TEXT PASSAGE Start Marker

Accounting and our attempts of analysis does not even try and account for that,

Excellent point, I agree and you gave great feedback for me to play around with.

If I interpret what you are saying correctly then; just as you can't compensate for risk or create MoS by simply increasing the discount rate, you cant define risk of debt in absolute terms since it comes in different forms and variations.

 

giofranchi, many thanks for input and putting value on the table.

 

Kraven

When one thinks "like an owner" I believe this means that one envisions themself as if they owned the company.  What would they pay?  That kind of thing.  There is an amount of ownership (control wasn't the right word, I intended to mean level of ownership) where I think that one moves on the spectrum from a creative fiction to a reality.

TEXT PASSAGE End Marker
DATASET ENTRIES Start Marker

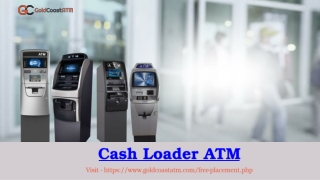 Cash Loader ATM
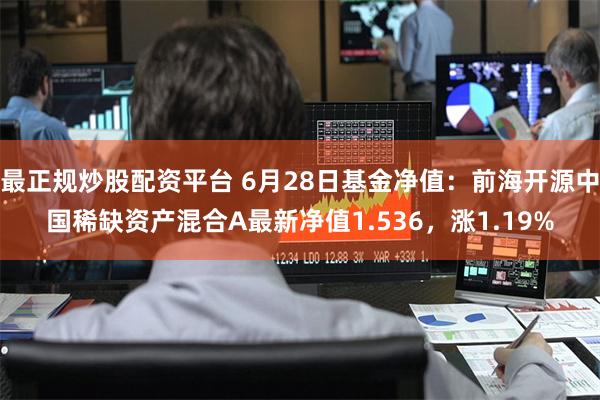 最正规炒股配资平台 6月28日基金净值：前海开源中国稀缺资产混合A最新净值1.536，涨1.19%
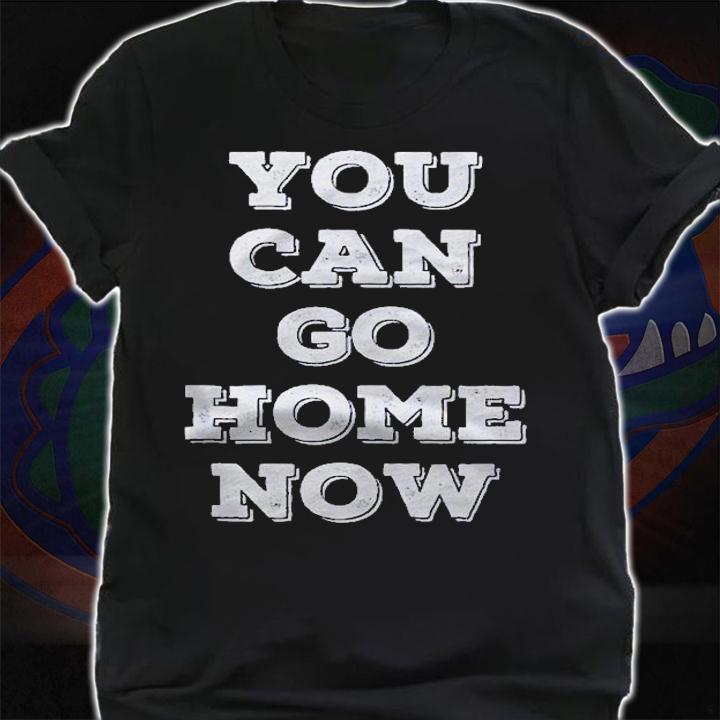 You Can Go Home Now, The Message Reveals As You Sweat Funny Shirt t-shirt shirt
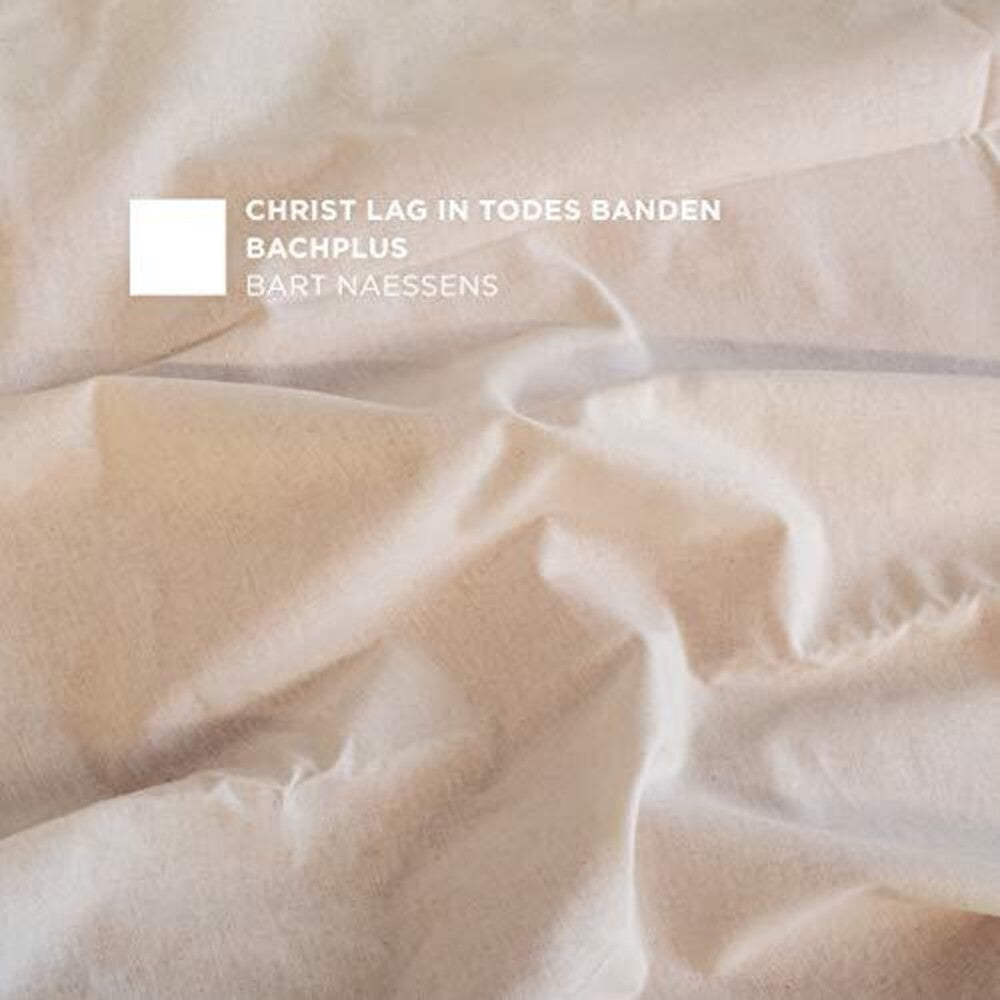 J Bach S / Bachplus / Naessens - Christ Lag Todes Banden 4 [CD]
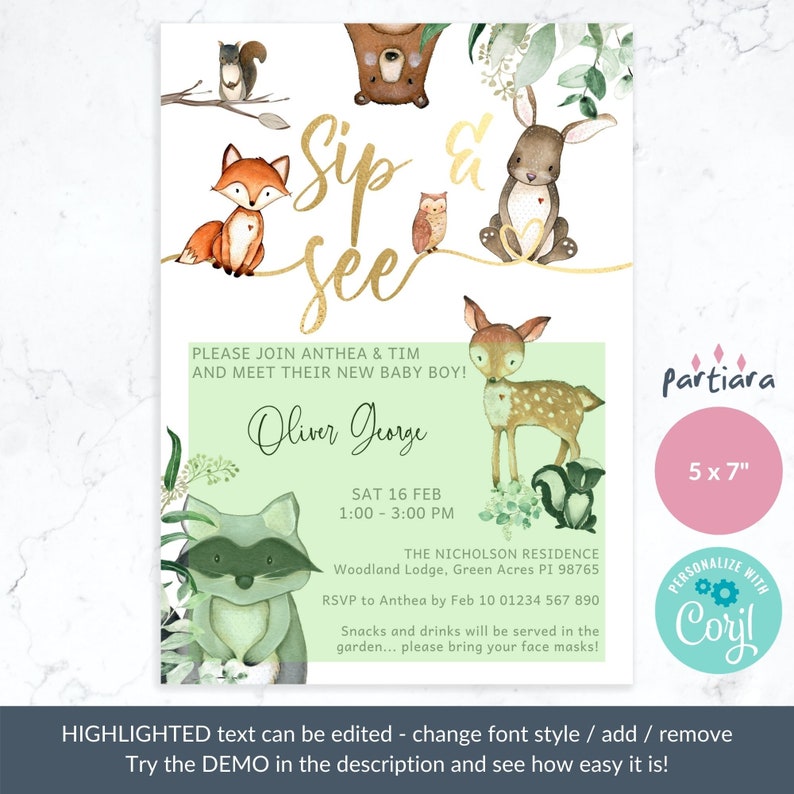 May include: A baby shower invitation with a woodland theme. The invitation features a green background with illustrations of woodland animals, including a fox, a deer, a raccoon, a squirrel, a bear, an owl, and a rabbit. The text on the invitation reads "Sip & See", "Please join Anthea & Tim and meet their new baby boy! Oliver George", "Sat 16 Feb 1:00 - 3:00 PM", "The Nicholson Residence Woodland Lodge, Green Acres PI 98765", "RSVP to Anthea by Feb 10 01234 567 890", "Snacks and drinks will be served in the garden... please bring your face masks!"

DATASET ENTRIES End Marker
DATASET ENTRIES Start Marker

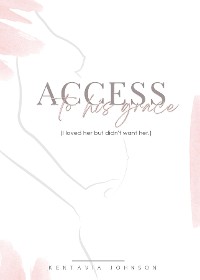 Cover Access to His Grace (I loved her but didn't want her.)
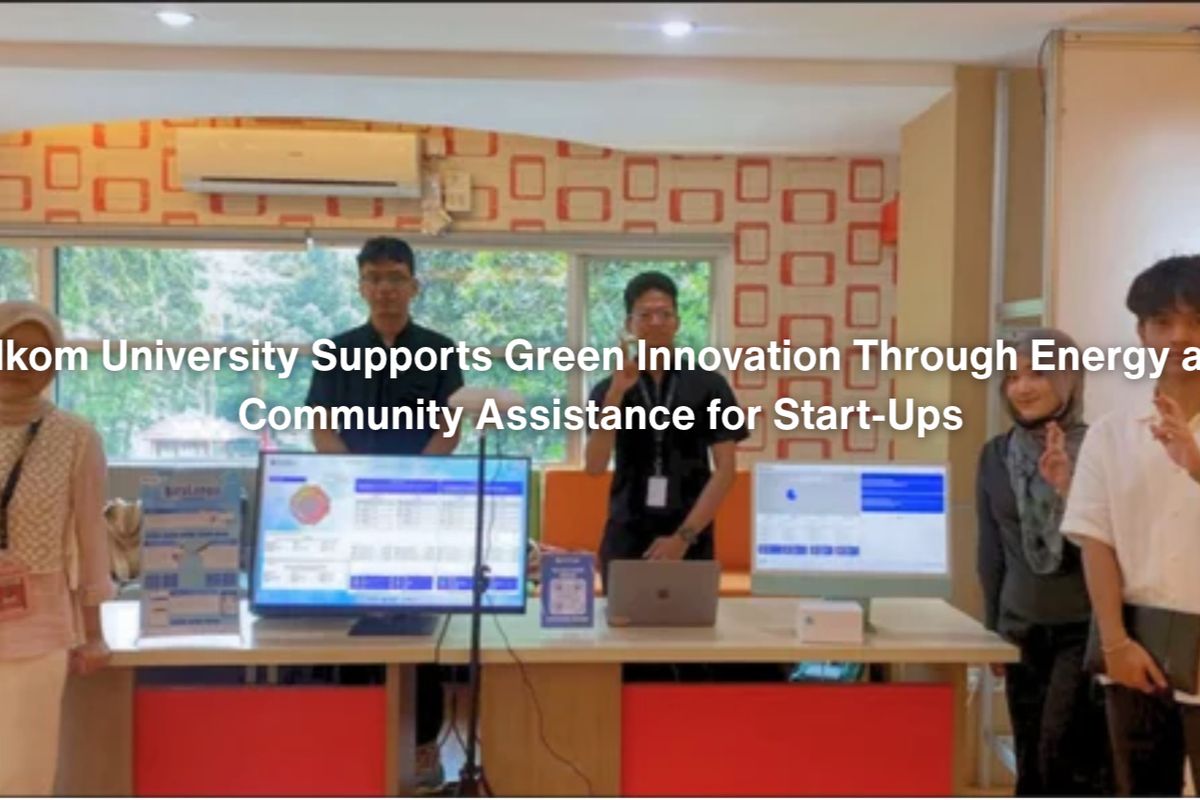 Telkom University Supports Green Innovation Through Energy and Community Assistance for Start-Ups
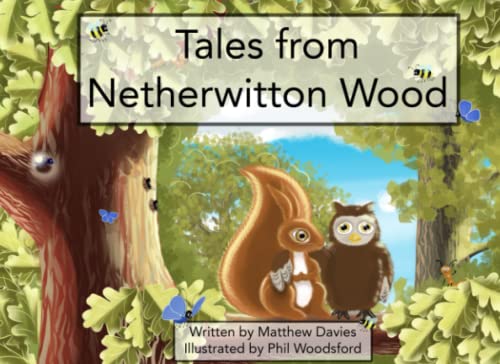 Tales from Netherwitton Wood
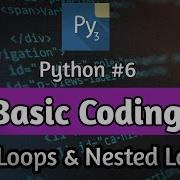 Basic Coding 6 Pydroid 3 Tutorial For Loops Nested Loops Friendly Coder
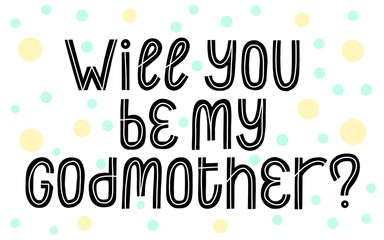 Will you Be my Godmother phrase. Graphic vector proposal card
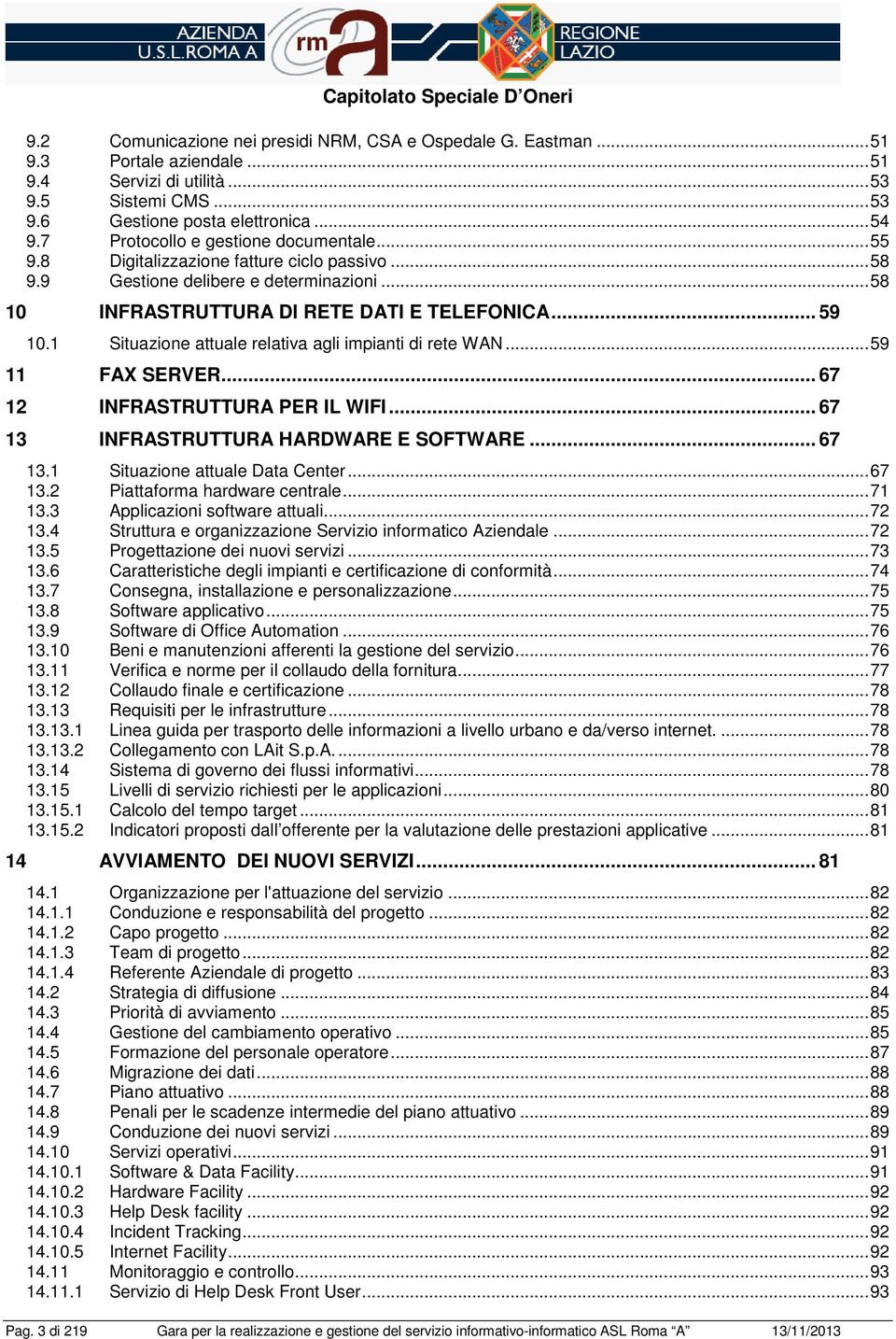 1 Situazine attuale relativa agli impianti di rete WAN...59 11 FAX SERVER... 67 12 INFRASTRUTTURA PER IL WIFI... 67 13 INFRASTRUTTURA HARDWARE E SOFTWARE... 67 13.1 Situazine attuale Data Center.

DATASET ENTRIES End Marker

> THINGS TO DO
1: In the forum discussion on investing, what does the writer say was actually meant in place of the word "control"?
2: Extend the forum discussion on thinking like an owner with a few more sentences in the same voice, picking up after its final sentence.

> RESPONSES BY TASK
1: Level of ownership.

2:
You provide very good arguments and I thank you for it. It is a pleasure to get inputs from other angles. That said, you know when Graham said that "investing is most intelligent when it is most businesslike" and then later Buffet said that "these are the nine most important words ever written about investing." Maybe I take this to the extreme but hear me out. I have a company that has cash as an asset (portfolio) and, if I use that asset to buy 100% of a company, it would be natural for both investors and accountants to consolidate that new capital structure into the company. So is it then not logical to think that buying 1% would should create the same pattern, even if accounting states it differently? When I invest, I write down how much my shares generate, ie I own 1/100 and the company earns 100 dollars, my shares generated 1 dollar, regardless of fluctuations in market price and where the price will be year end. I also sum up how much equity in x amount to see how much that is covered from company failure, it would be illogical to leave out the debt since all three financial statements are integrated. I might be wrong, but it helps me to view things as a businessman.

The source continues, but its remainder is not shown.